[The data — start]
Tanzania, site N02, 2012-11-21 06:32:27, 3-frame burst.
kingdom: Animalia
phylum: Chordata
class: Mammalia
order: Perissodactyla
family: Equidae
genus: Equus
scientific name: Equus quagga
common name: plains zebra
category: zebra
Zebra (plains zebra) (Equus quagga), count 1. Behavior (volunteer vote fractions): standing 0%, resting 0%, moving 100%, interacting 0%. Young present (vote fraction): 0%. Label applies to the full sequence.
[The data — finish]
What you should do: Return exactly the lines in the records above, beginning with the one that holds "common name: plains zebra" and ending with the last.

Written response:
common name: plains zebra
category: zebra
Zebra (plains zebra) (Equus quagga), count 1. Behavior (volunteer vote fractions): standing 0%, resting 0%, moving 100%, interacting 0%. Young present (vote fraction): 0%. Label applies to the full sequence.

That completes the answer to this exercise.